Nel suo scritto Che cosa è l’Asia [10] (un’opera rimasta incompiuta per la prematura scomparsa del filosofo)  Lombardi affronta più specificamente i temi del rapporto tra pensiero occidentale e pensiero orientale. Ed immediatamente salta all’occhio un’affermazione davvero profetica. Egli così scrive: “Illusoria è la barriera che divide l’Oriente dall’Occidente, giacché tutta la terra, tutta la natura è patria dell’uomo, che parla a lui con la sua antica, materna voce misteriosa”[11]. Il concetto è identico a quanto riportato al paragrafo n.1 della Dichiarazione conciliare  Nostra aetate: "Una sola comunità costituiscono i vari popoli. Essi hanno una sola origine poiché Dio ha fatto abitare l’intero genere umano su tutta la faccia della terra”. E continuando la stessa Dichiarazione afferma che “dai tempi più antichi fino ad oggi presso i vari popoli si trova una certa sensibilità di quella forza arcana che è presente nel corso delle cose e agli avvenimenti della vita umana ed anzi talvolta vi riconosce la Divinità Suprema o il Padre” (n. 2). Proprio quello che aveva detto Antonio Lombardi: “il cuore dell’uomo … non può sopprimere il suo anelito verso l’infinito”. Ed ancora: “Cercare l’infinito: questo l’uomo ha voluto; poiché è fondamento della sua natura tendere all’infinito, di aver sete dell’infinito”[12].  Ancora la Dichiarazione Nostra aetate afferma che “la Chiesa cattolica nulla rigetta di quanto è vero e santo in queste religioni” (n. 2). Ed Antonio  Lombardi aveva detto qualche decennio prima: “La Chiesa poi non dice niente propriamente che sia falso tutto ciò che non è nel cristianesimo”[13].

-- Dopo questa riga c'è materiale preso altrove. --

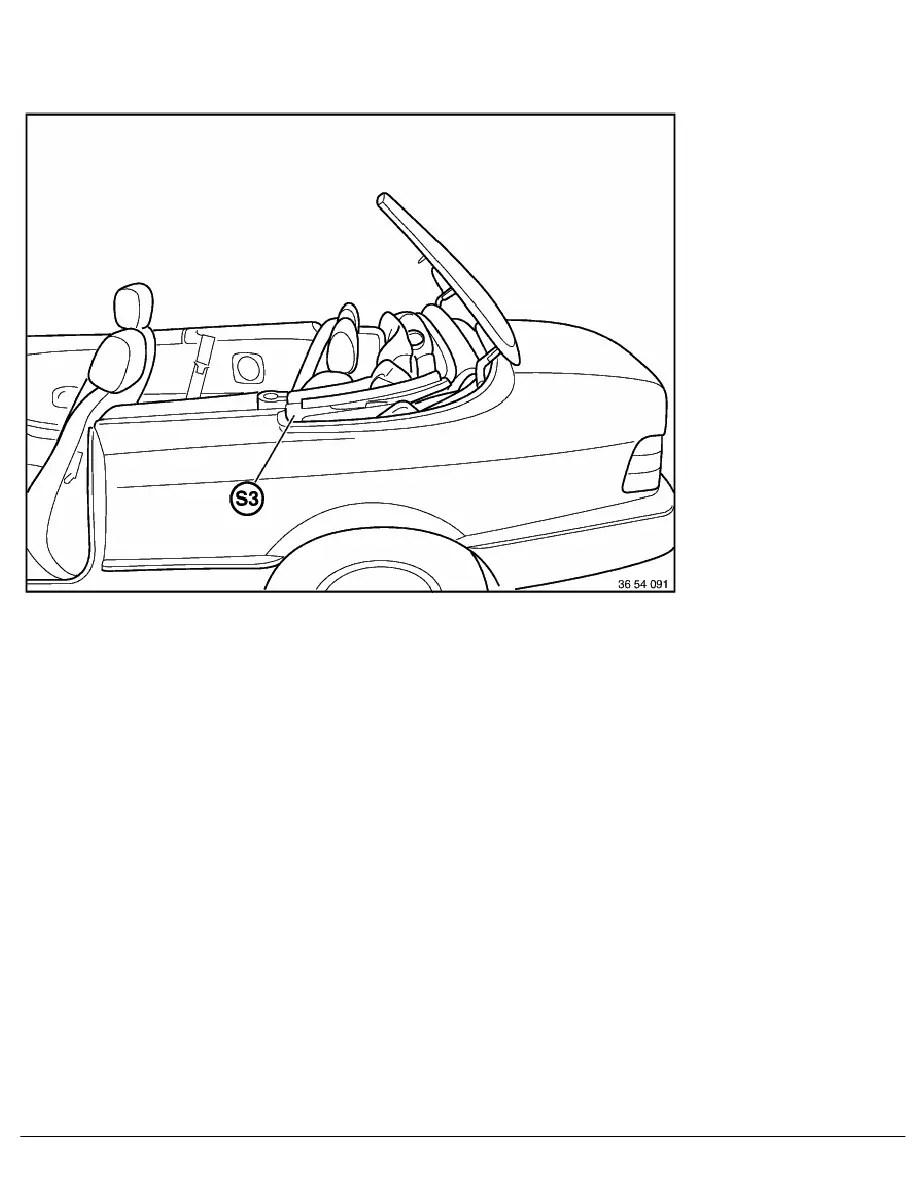 BMW Workshop Manuals > 3 Series E36 325i (M50) CONVER > 2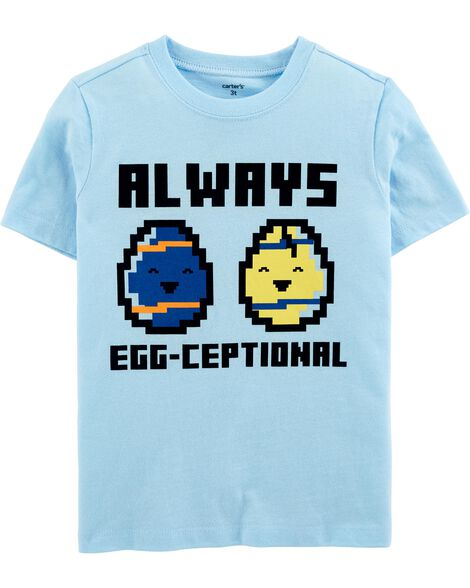 T-shirt en jersey Egg-Ceptional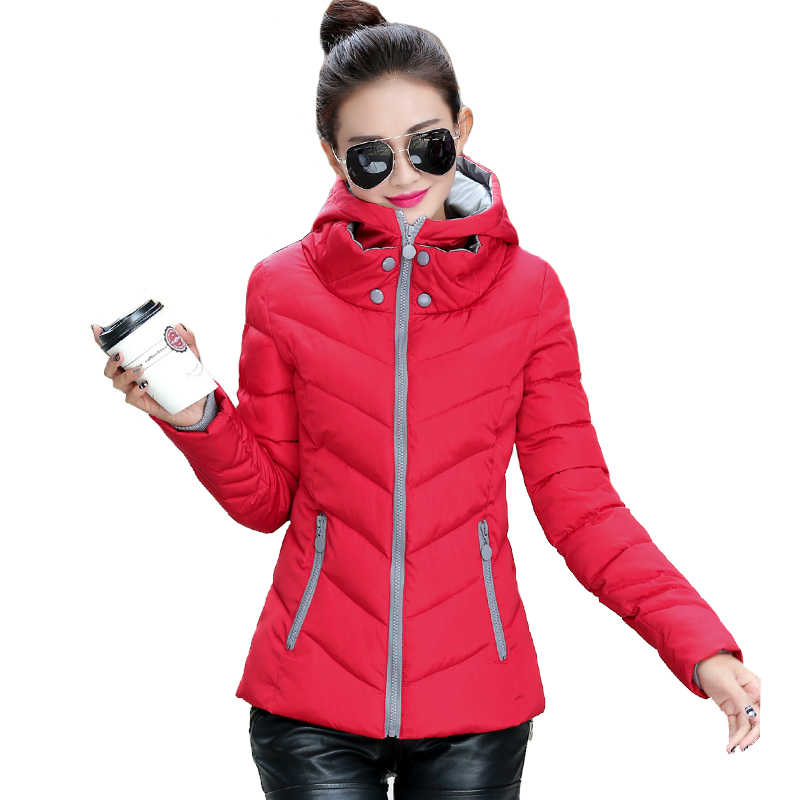 2019 trùm đầu thời trang size lớn 3XL nữ áo khoác mùa đông đứng vững chắc cổ áo nữ cơ bản Áo khoác mùa thu Áo khoác nữ jaqueta Feminina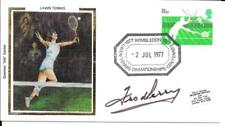 1977 Colorano Lawn Tennis Cover Signed By Fred Perry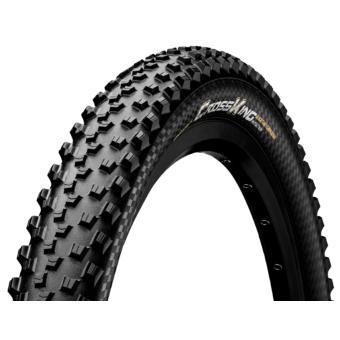 Continental gumiabroncs kerékpárhoz 65-584 Cross King 2.6 Protection 27,5x2,6 fekete/fekete, Skin hajtogathatós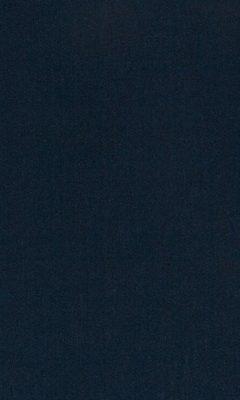 Коллекция Manitu Артикул Manitu Цвет: Navy Однотонные сатины DAYLIGHT (Дейлайт)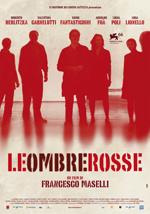 film_leombrerosse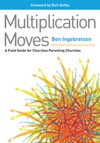 Multiplication Moves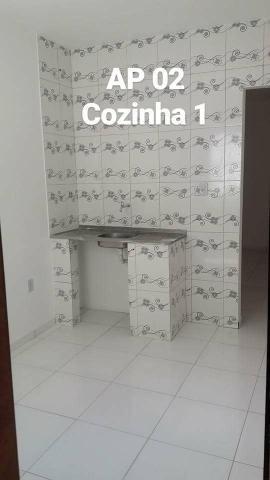 Vendo ou troco apartamento com galpão - Foto 3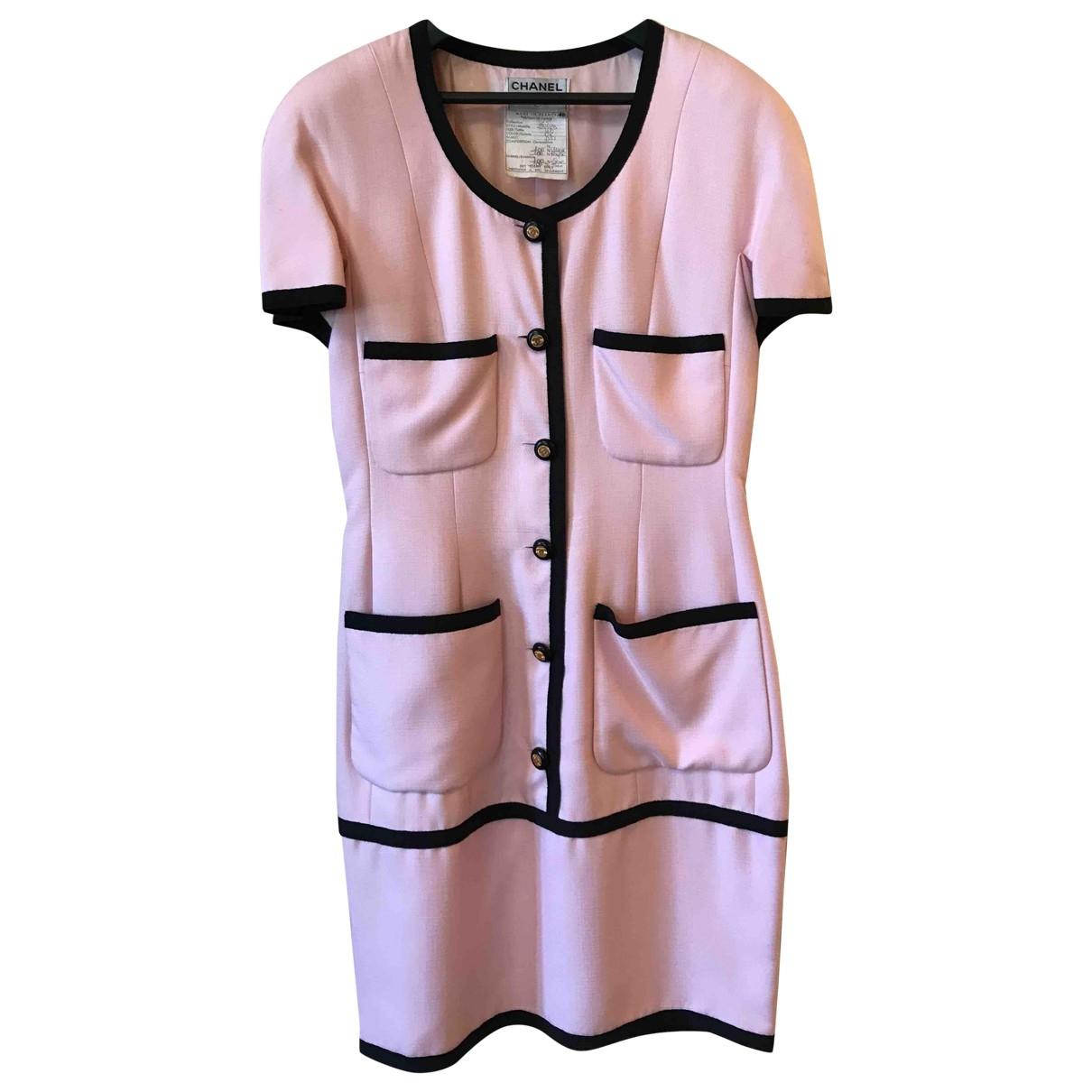 Mini vestido Chanel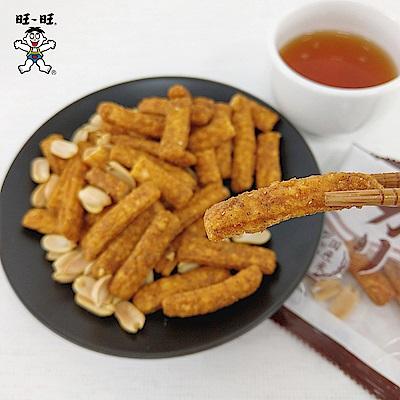 旺旺  岩塚米果棒-蝦味咖哩口味(95g)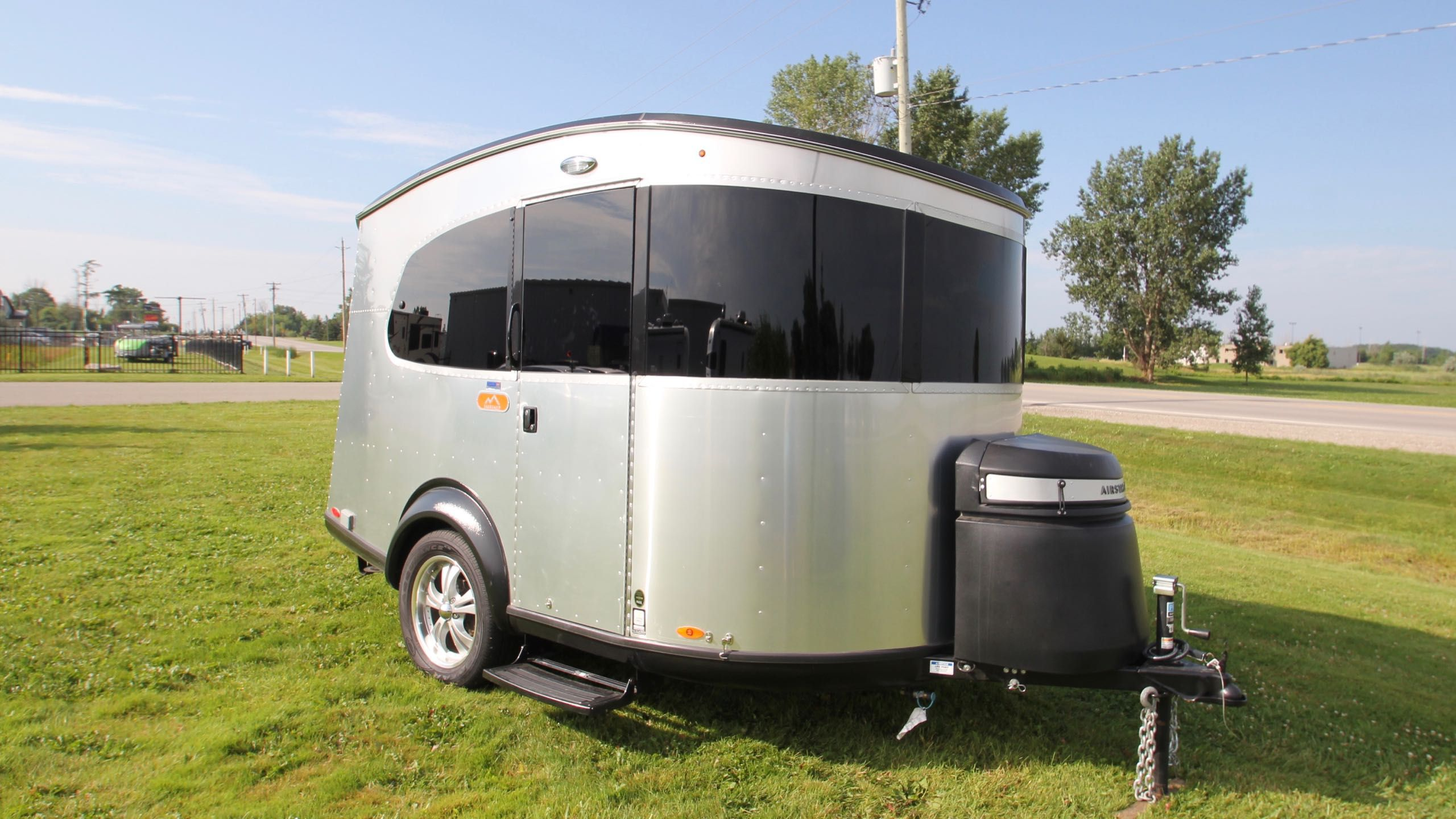 new airstream trailers for sale in on. Black Bedroom Furniture Sets. Home Design Ideas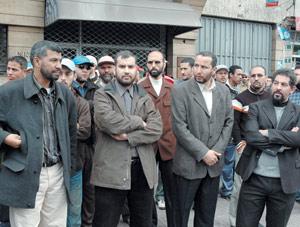 Al Adl s'invite à la marche de Casablanca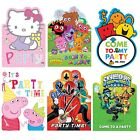 6 CHARACTER INVITATIONS with Envelopes - Large Range{Gemma}(Kids/Birthday/Party)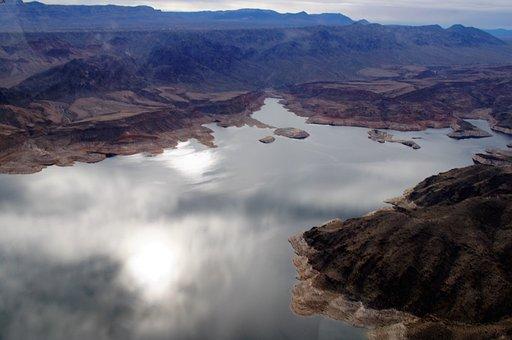 Lake Mead, Nevada, Colorado River, Mountains, Lake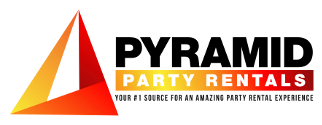 Pyramid Party Rentals Inc.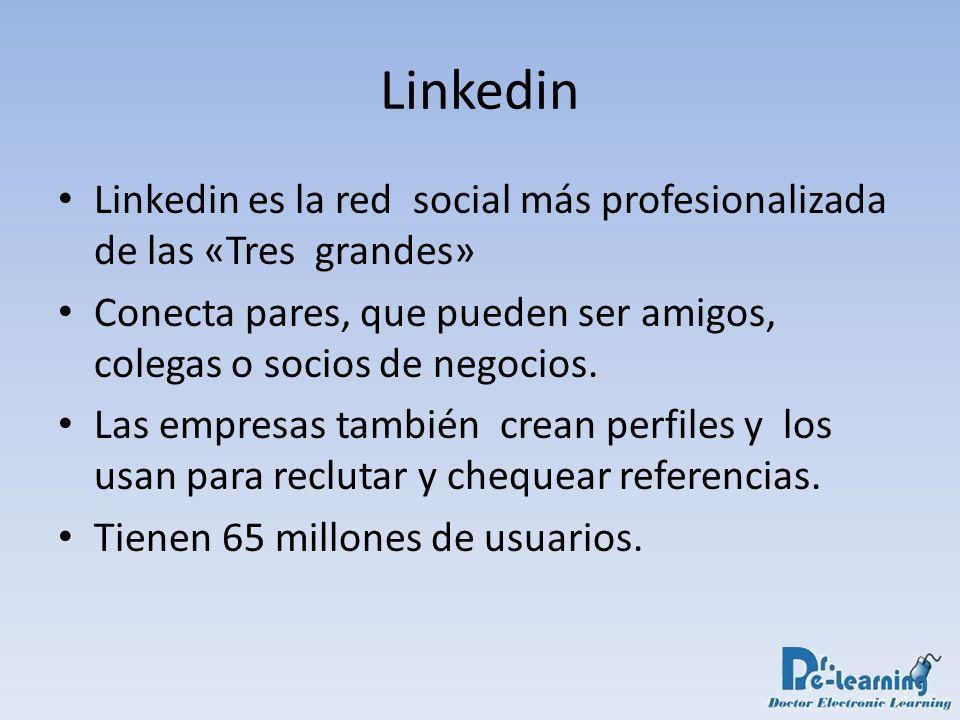 Linkedin Linkedin es la red social más profesionalizada de las «Tres grandes» Conecta pares, que pueden ser amigos, colegas o socios de negocios.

Il compito dell’evangelizzazione che, da cristiano, si pone Lombardi, è soltanto conseguente al dialogo e ad una libera accettazione dei principi cristiani[14]. La riflessione comparativista di Antonio Lombardi non scade in un relativismo etico dal momento in cui egli ha sempre ben presente l’idea del Dio cristiano che è un “Dio libero dalle nebbie del mistero, tutto reale e razionale … un Dio di compassione e di amore … un Dio d’amore, di compassione e di consolazione infinita”[15] . Ecco che quindi il Cristianesimo ha qualcosa da dire e da dare all’Oriente e alle altre tradizioni religiose, ma soltanto nel momento in cui il messaggio evangelico è liberamente accettato.
Il filosofo Lombardi riflette al di fuori del principio esclusivista. Per lui la salvezza è universale e c’è pure fuori dalla Chiesa. “Vi sono molte verità naturali presso i popoli pagani, e la grazia della verità e della fede non è negata all’uomo, che anche al di fuori del cristianesimo, vive rettamente secondo natura. Giacché vi è un cristianesimo palese, e vi è un cristianesimo nascosto: quello di chi ha il cuore mondo innanzi a Dio, cui Dio non nega le virtù necessarie a salvezza”[16]. Che parole coraggiose e previgenti anni  prima il Concilio Vaticano II: Antonio Lombardi, già alla fine degli anni Quaranta del secolo scorso, slega l’annuncio salvifico da un’appartenenza etnica o religiosa.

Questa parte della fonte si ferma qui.